Hacker News new | past | comments | ask | show | jobs | submit login

IMO the biggest problem, even worse than type coercions, is the error silencing regarding wrong argument counts.

This can easily hide so many bugs, it's amazing it is acceptable to anyone.




In practice, this issue is rarely (like 1-2 times a year) encountered. And then functional tests catch the error. It would not be acceptable if it was a constant thorn.


Do you have an example?


Call a function "foo" that expects 3 arguments with 5 or 2 arguments, instead.

Javascript will gladly accept that and not yield any error, not just at compile-time, but even at run-time!

Unless the function explicitly checks that the argument list is correct, it will simply hide the bug.

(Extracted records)
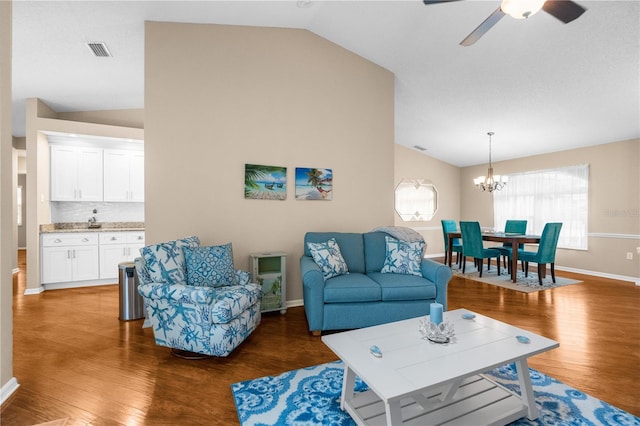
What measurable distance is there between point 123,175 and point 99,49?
7.11 ft

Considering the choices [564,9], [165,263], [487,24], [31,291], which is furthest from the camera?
[31,291]

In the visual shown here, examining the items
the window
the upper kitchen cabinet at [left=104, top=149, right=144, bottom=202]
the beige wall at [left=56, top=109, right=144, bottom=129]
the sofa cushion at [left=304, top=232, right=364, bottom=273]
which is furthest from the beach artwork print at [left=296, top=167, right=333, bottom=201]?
the window

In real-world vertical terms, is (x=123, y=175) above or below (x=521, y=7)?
below

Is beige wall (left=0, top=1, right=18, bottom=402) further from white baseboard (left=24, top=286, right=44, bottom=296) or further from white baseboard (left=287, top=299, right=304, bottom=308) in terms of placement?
white baseboard (left=24, top=286, right=44, bottom=296)

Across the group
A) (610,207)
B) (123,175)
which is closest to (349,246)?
(123,175)

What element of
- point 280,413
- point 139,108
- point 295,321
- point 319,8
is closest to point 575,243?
point 295,321

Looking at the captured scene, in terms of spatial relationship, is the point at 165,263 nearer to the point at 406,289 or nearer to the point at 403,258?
the point at 406,289

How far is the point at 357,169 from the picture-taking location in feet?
13.8

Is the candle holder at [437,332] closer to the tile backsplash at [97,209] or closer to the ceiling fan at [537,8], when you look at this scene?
the ceiling fan at [537,8]

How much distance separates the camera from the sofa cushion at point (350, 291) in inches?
111

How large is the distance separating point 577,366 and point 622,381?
0.25 m

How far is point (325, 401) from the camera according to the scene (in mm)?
1854

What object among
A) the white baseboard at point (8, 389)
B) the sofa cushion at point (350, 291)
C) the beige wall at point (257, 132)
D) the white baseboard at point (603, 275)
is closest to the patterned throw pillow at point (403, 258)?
the sofa cushion at point (350, 291)

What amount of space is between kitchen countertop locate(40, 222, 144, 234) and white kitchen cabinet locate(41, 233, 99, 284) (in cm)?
10
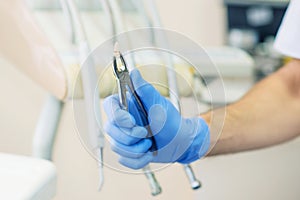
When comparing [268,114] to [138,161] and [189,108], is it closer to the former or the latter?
[189,108]

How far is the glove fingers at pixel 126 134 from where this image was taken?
0.65m

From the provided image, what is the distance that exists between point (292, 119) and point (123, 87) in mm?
475

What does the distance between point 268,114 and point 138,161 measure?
15.0 inches

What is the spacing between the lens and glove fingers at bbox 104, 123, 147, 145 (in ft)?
2.14

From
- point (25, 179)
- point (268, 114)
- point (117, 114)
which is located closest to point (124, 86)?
point (117, 114)

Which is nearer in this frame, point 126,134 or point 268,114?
point 126,134

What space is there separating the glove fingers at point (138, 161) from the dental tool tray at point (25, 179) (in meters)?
0.11

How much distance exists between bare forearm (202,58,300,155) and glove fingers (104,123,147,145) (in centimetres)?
29

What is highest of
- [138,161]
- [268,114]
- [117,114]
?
[117,114]

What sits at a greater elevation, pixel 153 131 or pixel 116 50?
pixel 116 50

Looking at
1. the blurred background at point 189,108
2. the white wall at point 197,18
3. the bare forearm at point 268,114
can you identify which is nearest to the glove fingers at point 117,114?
the blurred background at point 189,108

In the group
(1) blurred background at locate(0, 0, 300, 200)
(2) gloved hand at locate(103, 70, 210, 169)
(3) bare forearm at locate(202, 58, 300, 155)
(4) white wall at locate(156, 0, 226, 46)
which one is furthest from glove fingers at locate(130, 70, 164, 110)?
(4) white wall at locate(156, 0, 226, 46)

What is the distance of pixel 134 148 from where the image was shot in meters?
0.67

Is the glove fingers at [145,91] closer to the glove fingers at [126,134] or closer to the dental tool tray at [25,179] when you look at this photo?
the glove fingers at [126,134]
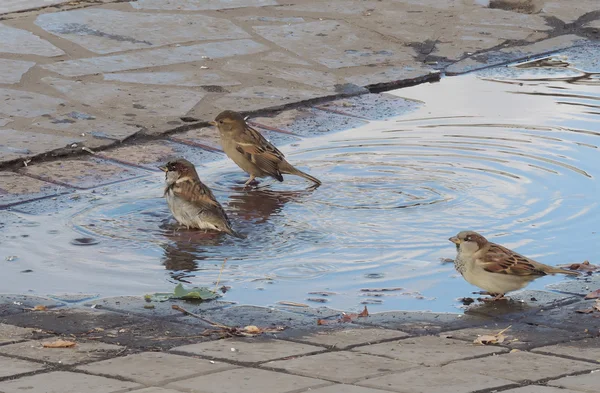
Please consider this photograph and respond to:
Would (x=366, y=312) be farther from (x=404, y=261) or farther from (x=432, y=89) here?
(x=432, y=89)

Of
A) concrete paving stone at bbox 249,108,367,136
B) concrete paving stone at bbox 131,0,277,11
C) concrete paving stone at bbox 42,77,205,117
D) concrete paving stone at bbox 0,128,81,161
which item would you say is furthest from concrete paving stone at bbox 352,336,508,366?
concrete paving stone at bbox 131,0,277,11

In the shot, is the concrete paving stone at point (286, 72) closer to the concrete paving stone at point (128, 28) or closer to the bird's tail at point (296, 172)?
the concrete paving stone at point (128, 28)

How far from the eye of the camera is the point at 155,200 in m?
7.89

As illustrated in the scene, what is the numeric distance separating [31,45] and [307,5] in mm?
3425

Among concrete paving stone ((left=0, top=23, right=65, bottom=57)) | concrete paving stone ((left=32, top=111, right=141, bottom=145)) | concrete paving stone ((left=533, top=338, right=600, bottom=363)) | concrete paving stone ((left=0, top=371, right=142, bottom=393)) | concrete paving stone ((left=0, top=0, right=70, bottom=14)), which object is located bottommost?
concrete paving stone ((left=32, top=111, right=141, bottom=145))

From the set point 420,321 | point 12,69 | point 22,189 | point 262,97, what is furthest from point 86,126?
point 420,321

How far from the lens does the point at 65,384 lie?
4.58 m

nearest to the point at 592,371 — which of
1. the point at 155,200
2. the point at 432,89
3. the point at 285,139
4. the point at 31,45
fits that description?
the point at 155,200

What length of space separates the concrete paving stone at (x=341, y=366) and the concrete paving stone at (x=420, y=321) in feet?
1.87

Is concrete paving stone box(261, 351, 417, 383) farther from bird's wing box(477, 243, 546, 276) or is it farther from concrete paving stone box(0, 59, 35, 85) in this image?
concrete paving stone box(0, 59, 35, 85)

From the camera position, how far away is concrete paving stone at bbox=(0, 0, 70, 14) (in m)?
12.7

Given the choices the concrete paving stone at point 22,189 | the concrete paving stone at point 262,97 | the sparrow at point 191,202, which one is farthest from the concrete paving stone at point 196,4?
the sparrow at point 191,202

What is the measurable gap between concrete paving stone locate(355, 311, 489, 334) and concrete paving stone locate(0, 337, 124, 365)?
4.03ft

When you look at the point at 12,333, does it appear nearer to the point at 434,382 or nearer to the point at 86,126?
the point at 434,382
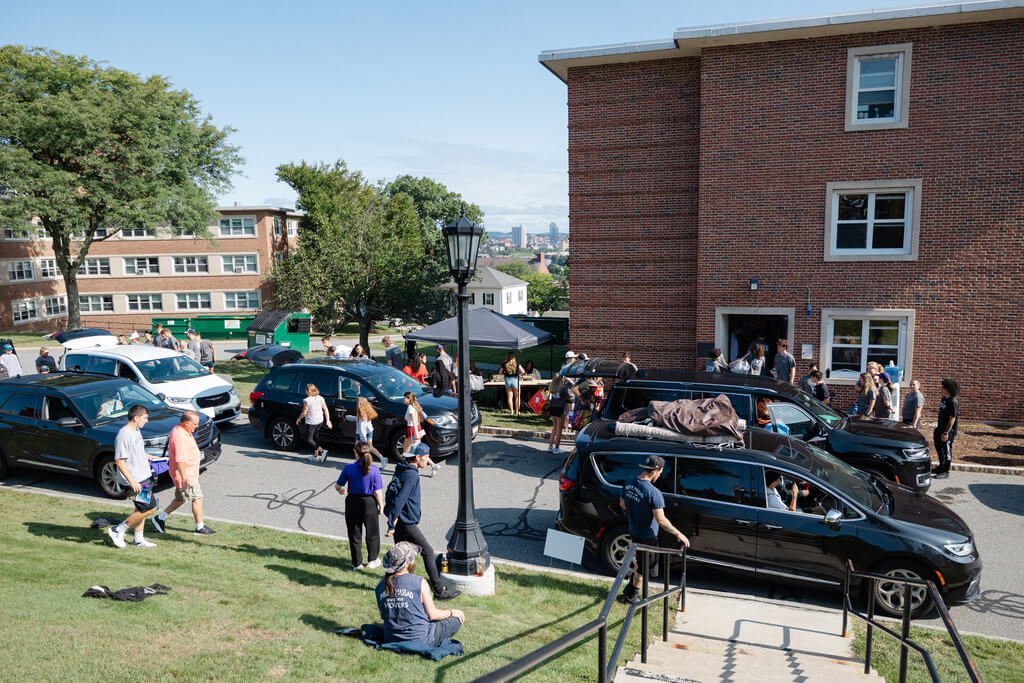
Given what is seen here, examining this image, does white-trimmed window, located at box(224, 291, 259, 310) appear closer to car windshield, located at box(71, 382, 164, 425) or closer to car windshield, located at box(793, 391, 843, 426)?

SET EXERCISE A: List every navigation word in the header line at the top of the discussion thread, after the site name.
SET EXERCISE B: Please switch "nearer" to "closer" in the entries, from the line holding "When you look at the" through the end of the entries, inclusive, and return only those lines with everything else unchanged. Leave the pictures out.
The discussion thread and the entries are unrelated to each other.

CORRECT ANSWER A: new, past, comments, ask, show, jobs, submit, login

CORRECT ANSWER B:
When you look at the point at 12,333, does it appear closer to the point at 434,382 or closer to the point at 86,126?
the point at 434,382
Given what is seen here, examining this image, does white-trimmed window, located at box(224, 291, 259, 310) appear closer to car windshield, located at box(71, 382, 164, 425) or closer to car windshield, located at box(793, 391, 843, 426)?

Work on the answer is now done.